Perry menambahkan, inflasi dapat terkendali karena dukungan Anggaran Pendapatan dan Belanja Negara (APBN), salah satunya dalam bentuk subsidi dan kompensasi energi. Penambahan anggaran ini sebesar Rp 349,9 triliun membuat harga bahan bakar minyak jenis Pertalite dan gas elpiji tiga kilogram tidak naik.
”Karena harga energi tidak naik, inflasi domestik juga masih terjaga,” ujarnya.
Perry mengatakan, inflasi diperkirakan bakal melandai pada tahun depan, sekalipun Indeks Harga Konsumen (IHK) pada akhir tahun ini diperkirakan 4,2 persen, melampaui target maksimal sebesar 4 persen.
Meskipun meleset dari perkiraan, Perry menegaskan inflasi inti dan ekspektasi inflasi masih bisa terkendali dalam kisaran 2-4 persen.
Pendiri sekaligus ekonom senior Indef, Didik J Rachbini, menyampaikan kerja sama global dalam mengendalikan inflasi menjadi penting karena pengelolaan beban utang perlu dilakukan, terutama setelah adanya tren peningkatan suku bunga global.
KOMPAS/RIZA FATHONI
Remaja menggendong anak balita sembari mengamen mengenakan baju badut berkelana di jalan di kawasan Gatot Subroto, Jakarta Selatan, di tengah arus kemacetan lalu lintas pada jam pulang kerja, Kamis (7/4/2022). Kemiskinan membawa anak-anak turun ke jalan mencari tambahan penghasilan untuk menopang hidup mereka sehari-hari.
”Kita perlu mengenali faktor-faktor yang menghambat pertumbuhan ekonomi, utamanya lonjakan inflasi. Pasalnya, inflasi menggerus pendapatan rakyat. Memiskinkan rakyat lapisan terbawah,” ujarnya.
Didik menambahkan, tren lonjakan harga yang melanda dunia saat ini utamanya disebabkan oleh konflik bersenjata antara Ukraina-Rusia. Ia berharap peningkatan kerja sama diplomasi ekonomi bisa dilakukan Pemerintah Indonesia karena kerja sama global dalam pengendalian inflasi menjadi hal yang penting.
”Indonesia bisa meningkatkan kerja sama global dalam diplomasi ekonomi untuk mengatasi stagflasi karena peningkatan produktivitas ekonomi memerlukan ongkos pembiayaan yang murah,” ujarnya.
Didik mengingatkan bahwa peningkatan suku bunga sama artinya dengan kenaikan biaya pembiayaan yang dapat menghambat investasi.
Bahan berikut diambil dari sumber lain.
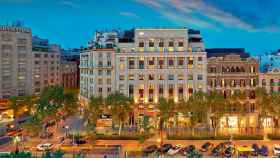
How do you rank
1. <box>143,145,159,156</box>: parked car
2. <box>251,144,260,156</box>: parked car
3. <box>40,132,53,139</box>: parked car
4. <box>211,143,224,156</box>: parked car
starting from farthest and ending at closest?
<box>40,132,53,139</box>: parked car < <box>143,145,159,156</box>: parked car < <box>211,143,224,156</box>: parked car < <box>251,144,260,156</box>: parked car

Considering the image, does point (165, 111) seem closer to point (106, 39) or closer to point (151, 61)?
point (151, 61)

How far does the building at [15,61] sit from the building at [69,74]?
2574 centimetres

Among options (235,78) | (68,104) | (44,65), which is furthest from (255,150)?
(44,65)

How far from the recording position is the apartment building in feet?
275

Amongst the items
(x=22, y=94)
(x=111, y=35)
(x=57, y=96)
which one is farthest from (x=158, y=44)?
(x=22, y=94)

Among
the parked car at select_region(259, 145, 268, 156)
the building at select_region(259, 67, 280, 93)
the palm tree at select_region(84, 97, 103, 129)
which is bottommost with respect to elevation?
the parked car at select_region(259, 145, 268, 156)

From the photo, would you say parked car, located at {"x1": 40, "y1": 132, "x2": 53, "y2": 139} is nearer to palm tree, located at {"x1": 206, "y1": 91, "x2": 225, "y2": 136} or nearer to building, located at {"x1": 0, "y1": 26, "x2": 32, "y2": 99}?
building, located at {"x1": 0, "y1": 26, "x2": 32, "y2": 99}

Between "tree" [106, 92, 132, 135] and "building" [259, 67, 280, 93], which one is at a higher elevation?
"building" [259, 67, 280, 93]

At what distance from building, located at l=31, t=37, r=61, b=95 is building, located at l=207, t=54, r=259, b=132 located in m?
51.2

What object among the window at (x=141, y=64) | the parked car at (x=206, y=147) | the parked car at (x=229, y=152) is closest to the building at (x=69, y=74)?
the window at (x=141, y=64)

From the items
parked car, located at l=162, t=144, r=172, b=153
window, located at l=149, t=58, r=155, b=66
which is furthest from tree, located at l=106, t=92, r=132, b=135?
parked car, located at l=162, t=144, r=172, b=153

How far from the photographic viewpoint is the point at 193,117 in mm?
69438

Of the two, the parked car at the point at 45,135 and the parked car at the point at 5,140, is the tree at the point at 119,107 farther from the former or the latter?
the parked car at the point at 5,140

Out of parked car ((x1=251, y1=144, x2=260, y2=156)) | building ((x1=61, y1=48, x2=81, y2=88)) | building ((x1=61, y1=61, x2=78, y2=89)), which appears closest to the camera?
parked car ((x1=251, y1=144, x2=260, y2=156))
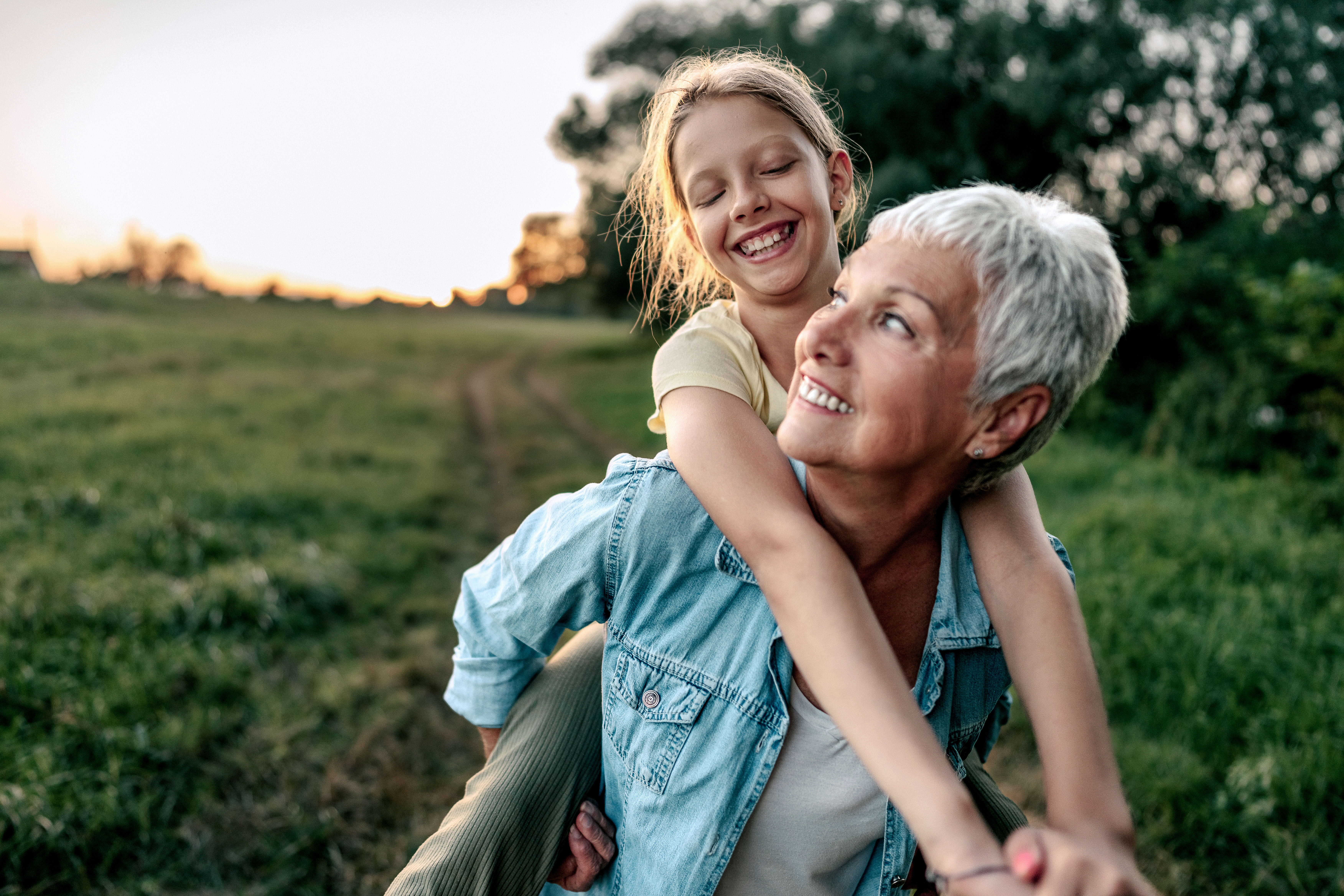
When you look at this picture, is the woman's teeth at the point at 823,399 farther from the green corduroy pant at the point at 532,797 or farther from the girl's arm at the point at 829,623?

Kenaikan suku bunga akan menyebabkan biaya investasi yang ditimbulkan menjadi besar.
”Hal tersebut dapat menghambat pertumbuhan ekonomi dan juga pemulihan ekonomi pasca-pandemi,” ucapnya.
Analis Kebijakan Keuangan dan Pembangunan Senior The Third World Network, Bhumika Muchhala, mengatakan, pemangku kebijakan negara-negara berkembang perlu memitigasi aliran dana keluar akibat tren suku bunga tinggi global melalui penguatan komitmen multilateral dan bilateral.
Salah satu komitmen multilateral penting yang akan menyokong kebutuhan likuiditas negara-negara dengan pendapatan menengah ke bawah adalah komitmen hak penarikan khusus (special drawing rights/SDR) yang menjadi pembahasan dalam forum G20 tahun ini. SDR berperan sebagai suntikan bantuan dana cadangan untuk negara miskin yang membutuhkan.